>>

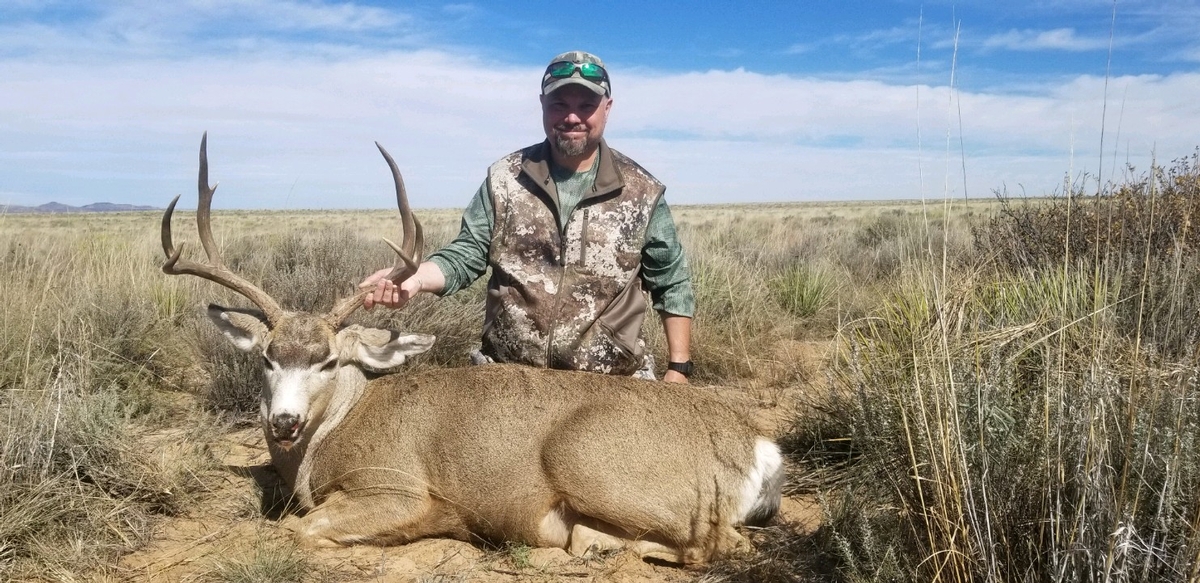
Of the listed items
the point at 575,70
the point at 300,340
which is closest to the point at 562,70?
the point at 575,70

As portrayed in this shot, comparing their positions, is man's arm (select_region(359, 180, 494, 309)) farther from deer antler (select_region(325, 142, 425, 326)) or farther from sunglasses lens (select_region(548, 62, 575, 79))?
sunglasses lens (select_region(548, 62, 575, 79))

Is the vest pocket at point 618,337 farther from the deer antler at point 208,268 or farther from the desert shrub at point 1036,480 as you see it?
the desert shrub at point 1036,480

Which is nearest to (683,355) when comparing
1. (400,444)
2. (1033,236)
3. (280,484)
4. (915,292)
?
(915,292)

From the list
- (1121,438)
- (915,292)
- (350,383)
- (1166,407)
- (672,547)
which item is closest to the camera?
(1121,438)

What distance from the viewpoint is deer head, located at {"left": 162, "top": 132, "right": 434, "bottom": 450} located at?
13.9 ft

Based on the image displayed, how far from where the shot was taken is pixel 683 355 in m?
5.75

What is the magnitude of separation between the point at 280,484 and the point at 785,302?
6.68m

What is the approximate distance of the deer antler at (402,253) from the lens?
14.6ft

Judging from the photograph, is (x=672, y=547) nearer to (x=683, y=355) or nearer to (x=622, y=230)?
(x=683, y=355)

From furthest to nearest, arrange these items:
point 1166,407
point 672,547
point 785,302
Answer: point 785,302
point 672,547
point 1166,407

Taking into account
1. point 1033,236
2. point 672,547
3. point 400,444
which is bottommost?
point 672,547

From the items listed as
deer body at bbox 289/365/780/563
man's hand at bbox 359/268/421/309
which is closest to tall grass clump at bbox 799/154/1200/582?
deer body at bbox 289/365/780/563

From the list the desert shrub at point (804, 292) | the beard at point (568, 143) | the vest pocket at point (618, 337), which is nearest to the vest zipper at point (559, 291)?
the vest pocket at point (618, 337)

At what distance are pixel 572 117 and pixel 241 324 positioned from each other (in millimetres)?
2386
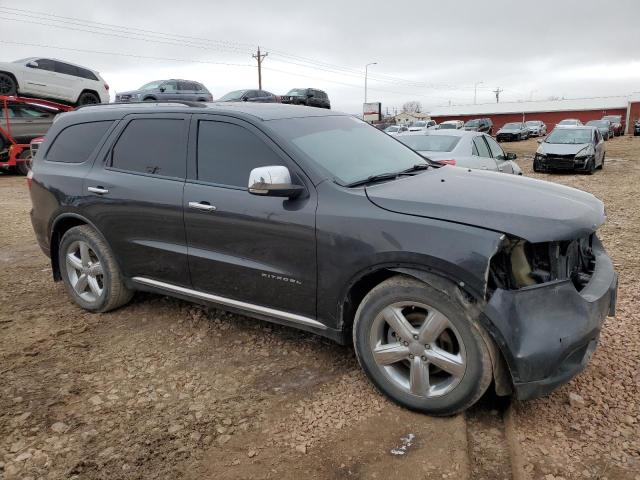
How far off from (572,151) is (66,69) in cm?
1588

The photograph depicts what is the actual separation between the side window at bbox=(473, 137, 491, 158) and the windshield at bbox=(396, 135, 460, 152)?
0.32 metres

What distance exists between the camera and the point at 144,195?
12.4 feet

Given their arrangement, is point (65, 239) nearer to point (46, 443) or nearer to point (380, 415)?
point (46, 443)

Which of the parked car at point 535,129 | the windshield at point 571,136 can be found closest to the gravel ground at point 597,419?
the windshield at point 571,136

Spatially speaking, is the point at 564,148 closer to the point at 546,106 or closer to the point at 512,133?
the point at 512,133

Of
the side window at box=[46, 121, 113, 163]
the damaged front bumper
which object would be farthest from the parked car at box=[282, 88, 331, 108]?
the damaged front bumper

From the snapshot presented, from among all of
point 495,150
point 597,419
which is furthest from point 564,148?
point 597,419

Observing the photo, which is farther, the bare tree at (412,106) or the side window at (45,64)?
the bare tree at (412,106)

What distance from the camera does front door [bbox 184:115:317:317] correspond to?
310 cm

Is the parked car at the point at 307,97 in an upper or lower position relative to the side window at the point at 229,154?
upper

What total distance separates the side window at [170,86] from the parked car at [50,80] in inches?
92.0

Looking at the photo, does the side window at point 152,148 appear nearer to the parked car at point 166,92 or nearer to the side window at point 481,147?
the side window at point 481,147

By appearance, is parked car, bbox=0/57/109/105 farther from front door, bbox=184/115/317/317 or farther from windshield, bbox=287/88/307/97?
front door, bbox=184/115/317/317

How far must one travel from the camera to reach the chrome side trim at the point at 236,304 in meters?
3.20
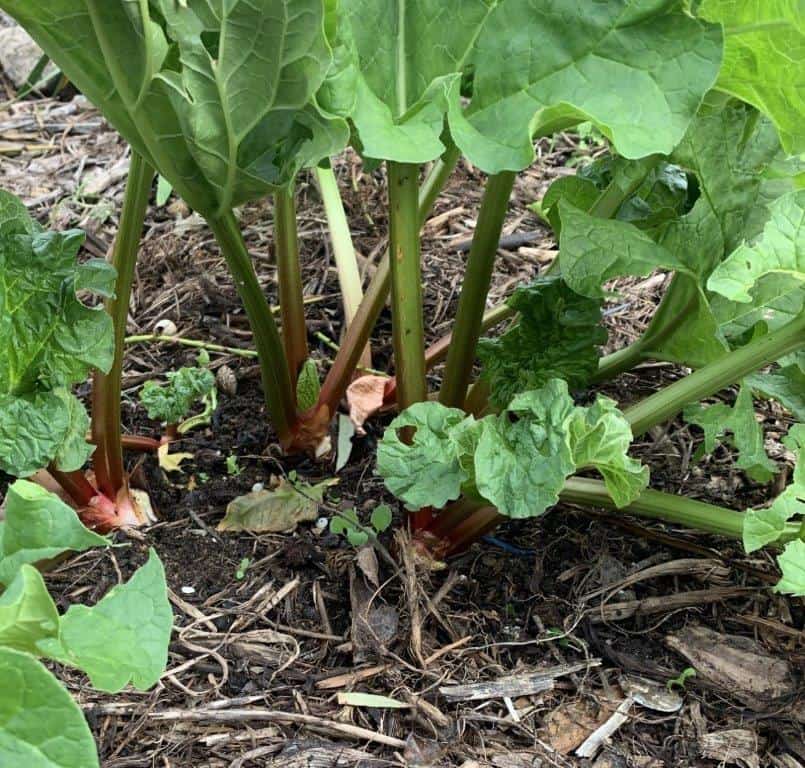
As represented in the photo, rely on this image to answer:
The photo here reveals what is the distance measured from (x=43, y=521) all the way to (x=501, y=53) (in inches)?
34.8

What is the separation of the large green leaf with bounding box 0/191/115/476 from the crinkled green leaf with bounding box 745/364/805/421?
1.01m

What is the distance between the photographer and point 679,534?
1747mm

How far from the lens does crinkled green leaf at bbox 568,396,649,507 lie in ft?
4.27

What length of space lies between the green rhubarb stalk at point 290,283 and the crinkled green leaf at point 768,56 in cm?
80

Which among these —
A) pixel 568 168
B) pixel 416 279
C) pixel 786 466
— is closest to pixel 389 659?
pixel 416 279

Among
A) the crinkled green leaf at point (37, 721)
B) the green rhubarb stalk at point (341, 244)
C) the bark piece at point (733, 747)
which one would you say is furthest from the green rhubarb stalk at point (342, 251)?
the crinkled green leaf at point (37, 721)

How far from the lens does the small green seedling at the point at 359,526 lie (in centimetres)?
168

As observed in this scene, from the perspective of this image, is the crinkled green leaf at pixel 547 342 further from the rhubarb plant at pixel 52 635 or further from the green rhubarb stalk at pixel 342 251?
the rhubarb plant at pixel 52 635

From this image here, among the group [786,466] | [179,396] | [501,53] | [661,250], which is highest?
[501,53]

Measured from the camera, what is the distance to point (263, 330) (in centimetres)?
171

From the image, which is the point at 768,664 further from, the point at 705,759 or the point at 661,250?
the point at 661,250

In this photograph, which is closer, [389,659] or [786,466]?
[389,659]

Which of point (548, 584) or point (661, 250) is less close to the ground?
point (661, 250)

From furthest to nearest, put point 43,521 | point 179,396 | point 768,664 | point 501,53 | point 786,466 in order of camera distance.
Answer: point 786,466
point 179,396
point 768,664
point 501,53
point 43,521
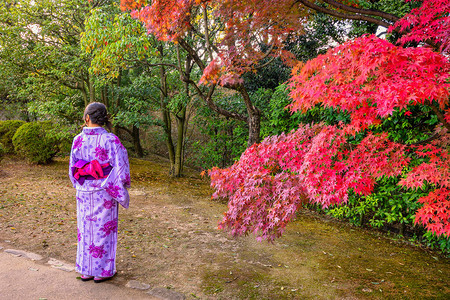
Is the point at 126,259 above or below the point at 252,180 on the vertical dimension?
below

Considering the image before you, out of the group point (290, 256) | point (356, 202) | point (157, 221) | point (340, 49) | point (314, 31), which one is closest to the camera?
point (340, 49)

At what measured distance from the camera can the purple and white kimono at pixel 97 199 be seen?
8.36ft

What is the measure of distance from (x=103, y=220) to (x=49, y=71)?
23.3 feet

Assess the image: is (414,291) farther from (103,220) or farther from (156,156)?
(156,156)

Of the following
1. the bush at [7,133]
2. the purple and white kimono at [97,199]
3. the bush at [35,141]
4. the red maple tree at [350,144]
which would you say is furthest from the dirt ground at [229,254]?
the bush at [7,133]

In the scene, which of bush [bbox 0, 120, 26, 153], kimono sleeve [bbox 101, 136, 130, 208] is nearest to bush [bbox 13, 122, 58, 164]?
bush [bbox 0, 120, 26, 153]

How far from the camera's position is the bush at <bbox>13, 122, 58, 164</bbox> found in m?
8.00

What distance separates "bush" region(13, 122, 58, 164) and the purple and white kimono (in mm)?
6381

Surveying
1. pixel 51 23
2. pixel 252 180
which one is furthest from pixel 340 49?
pixel 51 23

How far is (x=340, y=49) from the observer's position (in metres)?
2.27

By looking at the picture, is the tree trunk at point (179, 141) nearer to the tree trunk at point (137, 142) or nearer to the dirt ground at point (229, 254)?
the dirt ground at point (229, 254)

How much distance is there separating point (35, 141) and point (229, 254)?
7175 mm

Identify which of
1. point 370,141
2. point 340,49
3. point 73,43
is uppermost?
point 73,43

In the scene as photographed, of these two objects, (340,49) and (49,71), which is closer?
(340,49)
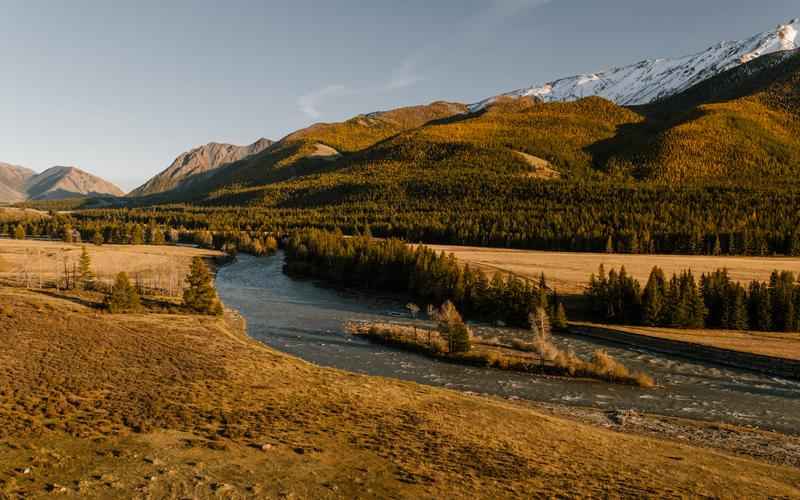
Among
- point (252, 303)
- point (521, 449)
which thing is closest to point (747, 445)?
point (521, 449)

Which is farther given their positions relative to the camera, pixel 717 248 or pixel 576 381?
pixel 717 248

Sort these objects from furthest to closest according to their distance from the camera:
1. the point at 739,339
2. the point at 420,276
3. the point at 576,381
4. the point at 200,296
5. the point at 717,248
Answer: the point at 717,248, the point at 420,276, the point at 200,296, the point at 739,339, the point at 576,381

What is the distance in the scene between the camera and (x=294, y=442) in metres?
30.7

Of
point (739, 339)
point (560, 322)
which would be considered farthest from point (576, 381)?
point (739, 339)

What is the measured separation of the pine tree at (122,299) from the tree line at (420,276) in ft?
154

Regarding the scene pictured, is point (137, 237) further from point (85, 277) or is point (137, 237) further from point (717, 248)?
point (717, 248)

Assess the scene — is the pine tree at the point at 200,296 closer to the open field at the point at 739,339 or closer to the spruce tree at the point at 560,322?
the spruce tree at the point at 560,322

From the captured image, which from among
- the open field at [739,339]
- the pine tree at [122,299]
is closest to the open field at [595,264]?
the open field at [739,339]

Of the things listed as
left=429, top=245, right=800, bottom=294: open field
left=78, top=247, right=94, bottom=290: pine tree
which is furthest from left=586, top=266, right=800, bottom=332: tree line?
left=78, top=247, right=94, bottom=290: pine tree

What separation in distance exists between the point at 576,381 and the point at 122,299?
199 ft

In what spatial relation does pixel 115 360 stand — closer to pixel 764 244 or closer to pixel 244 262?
pixel 244 262

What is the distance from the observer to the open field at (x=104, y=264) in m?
106

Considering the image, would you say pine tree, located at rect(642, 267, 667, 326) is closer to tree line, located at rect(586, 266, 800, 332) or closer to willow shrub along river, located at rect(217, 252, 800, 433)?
tree line, located at rect(586, 266, 800, 332)

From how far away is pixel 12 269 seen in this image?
4624 inches
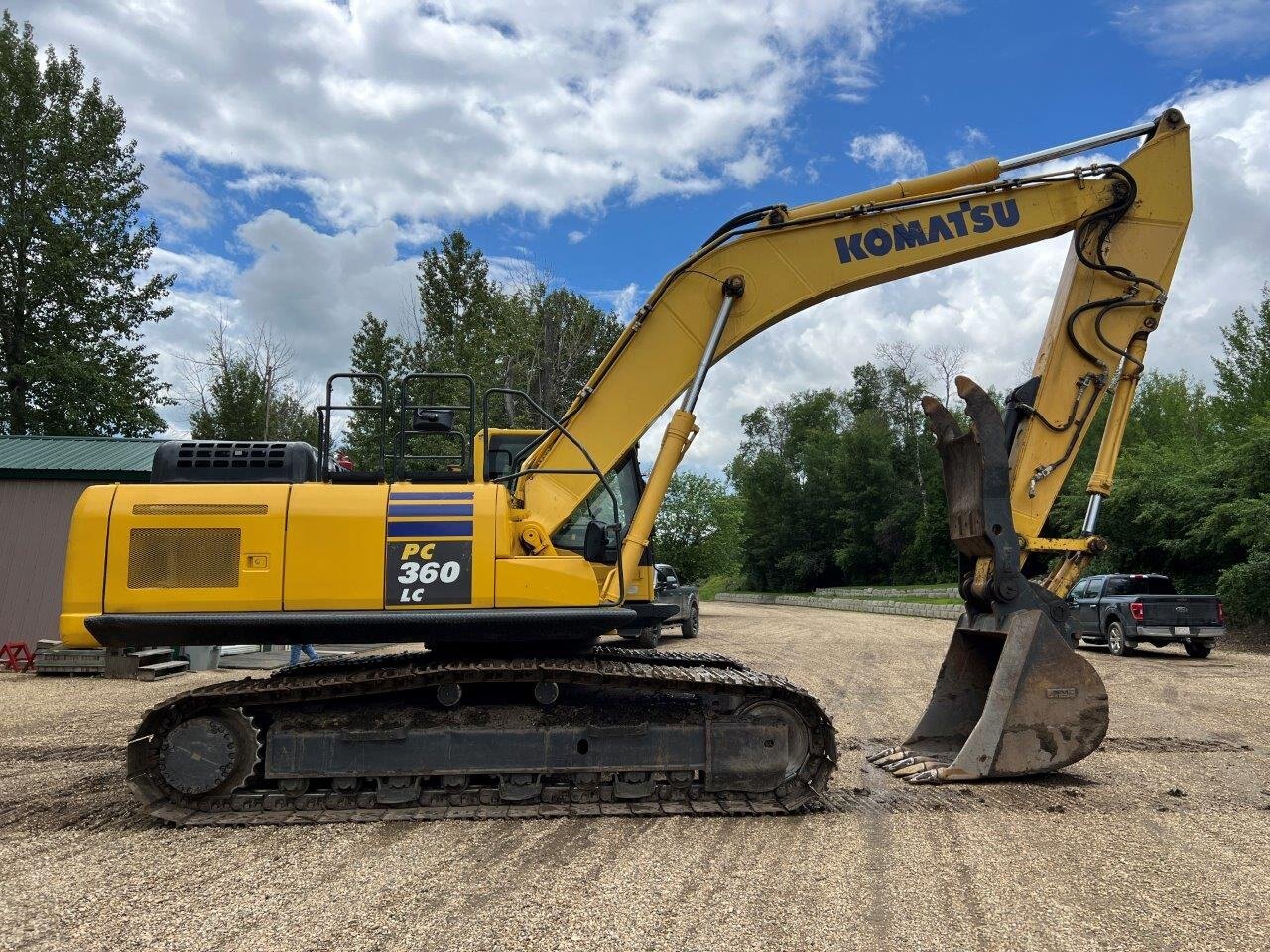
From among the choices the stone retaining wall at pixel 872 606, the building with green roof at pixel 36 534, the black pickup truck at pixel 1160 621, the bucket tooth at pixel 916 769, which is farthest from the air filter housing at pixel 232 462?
the stone retaining wall at pixel 872 606

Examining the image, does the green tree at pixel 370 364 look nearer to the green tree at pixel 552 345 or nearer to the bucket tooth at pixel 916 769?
the green tree at pixel 552 345

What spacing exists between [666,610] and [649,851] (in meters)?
1.89

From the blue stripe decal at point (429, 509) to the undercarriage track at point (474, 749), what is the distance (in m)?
1.02

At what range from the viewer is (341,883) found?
14.5 feet

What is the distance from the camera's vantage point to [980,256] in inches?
272

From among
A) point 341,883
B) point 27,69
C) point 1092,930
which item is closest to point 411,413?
point 341,883

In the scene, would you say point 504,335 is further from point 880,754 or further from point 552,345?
point 880,754

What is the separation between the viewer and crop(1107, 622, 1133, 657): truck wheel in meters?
17.3

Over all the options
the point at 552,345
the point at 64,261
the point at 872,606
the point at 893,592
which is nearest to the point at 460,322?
the point at 552,345

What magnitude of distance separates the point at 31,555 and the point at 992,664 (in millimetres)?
15953

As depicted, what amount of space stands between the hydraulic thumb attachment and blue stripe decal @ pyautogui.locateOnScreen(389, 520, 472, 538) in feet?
12.2

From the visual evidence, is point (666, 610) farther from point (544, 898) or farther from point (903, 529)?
point (903, 529)

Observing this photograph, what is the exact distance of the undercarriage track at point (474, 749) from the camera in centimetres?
563

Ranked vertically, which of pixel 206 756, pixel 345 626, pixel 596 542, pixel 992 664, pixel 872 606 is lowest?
pixel 872 606
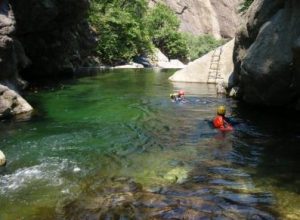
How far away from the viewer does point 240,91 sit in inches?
945

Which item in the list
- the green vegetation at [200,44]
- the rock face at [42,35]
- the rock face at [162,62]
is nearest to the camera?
the rock face at [42,35]

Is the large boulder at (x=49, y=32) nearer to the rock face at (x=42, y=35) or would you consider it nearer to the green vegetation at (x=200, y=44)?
the rock face at (x=42, y=35)

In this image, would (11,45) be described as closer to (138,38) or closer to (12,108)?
(12,108)

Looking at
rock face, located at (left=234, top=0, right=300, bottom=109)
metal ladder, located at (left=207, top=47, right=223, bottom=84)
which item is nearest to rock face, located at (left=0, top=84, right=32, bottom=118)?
rock face, located at (left=234, top=0, right=300, bottom=109)

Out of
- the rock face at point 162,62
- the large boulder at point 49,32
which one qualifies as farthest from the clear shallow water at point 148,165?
the rock face at point 162,62

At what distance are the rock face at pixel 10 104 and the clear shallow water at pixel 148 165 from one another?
0.92 meters

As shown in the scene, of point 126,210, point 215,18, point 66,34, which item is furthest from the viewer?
point 215,18

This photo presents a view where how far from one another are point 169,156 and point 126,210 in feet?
14.6

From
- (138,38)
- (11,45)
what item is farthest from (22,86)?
(138,38)

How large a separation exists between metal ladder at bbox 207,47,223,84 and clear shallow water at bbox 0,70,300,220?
43.4ft

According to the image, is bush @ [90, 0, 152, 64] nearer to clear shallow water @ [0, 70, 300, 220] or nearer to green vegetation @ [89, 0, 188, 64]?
green vegetation @ [89, 0, 188, 64]

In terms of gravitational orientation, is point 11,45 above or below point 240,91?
above

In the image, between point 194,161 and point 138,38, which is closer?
point 194,161

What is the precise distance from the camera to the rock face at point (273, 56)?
16.8 m
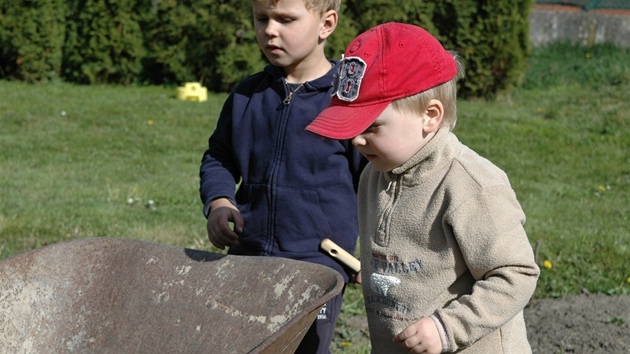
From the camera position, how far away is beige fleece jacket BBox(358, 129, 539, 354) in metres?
1.97

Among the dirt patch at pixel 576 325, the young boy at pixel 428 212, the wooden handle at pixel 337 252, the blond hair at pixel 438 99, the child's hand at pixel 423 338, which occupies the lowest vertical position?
the dirt patch at pixel 576 325

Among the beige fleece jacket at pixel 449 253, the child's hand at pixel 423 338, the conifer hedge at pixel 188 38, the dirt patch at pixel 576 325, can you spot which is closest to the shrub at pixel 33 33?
the conifer hedge at pixel 188 38

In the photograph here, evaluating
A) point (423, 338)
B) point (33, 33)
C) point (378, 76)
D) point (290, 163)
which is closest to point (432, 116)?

<<

■ **EXERCISE OBJECTIVE**:
Give back, unchanged, every line from the one with "Among the dirt" to the end of the entries above.

■ **THE SOLUTION**:
Among the dirt patch at pixel 576 325, the young boy at pixel 428 212, the wooden handle at pixel 337 252, the blond hair at pixel 438 99, the child's hand at pixel 423 338, which occupies the lowest vertical position?
the dirt patch at pixel 576 325

Among the beige fleece jacket at pixel 449 253, the child's hand at pixel 423 338, the conifer hedge at pixel 188 38, the dirt patch at pixel 576 325, can you spot which is closest to the shrub at pixel 33 33?
the conifer hedge at pixel 188 38

In the photograph here, evaluating
A) point (423, 338)
B) point (33, 33)
C) point (378, 76)
D) point (290, 163)
which is closest to point (432, 116)?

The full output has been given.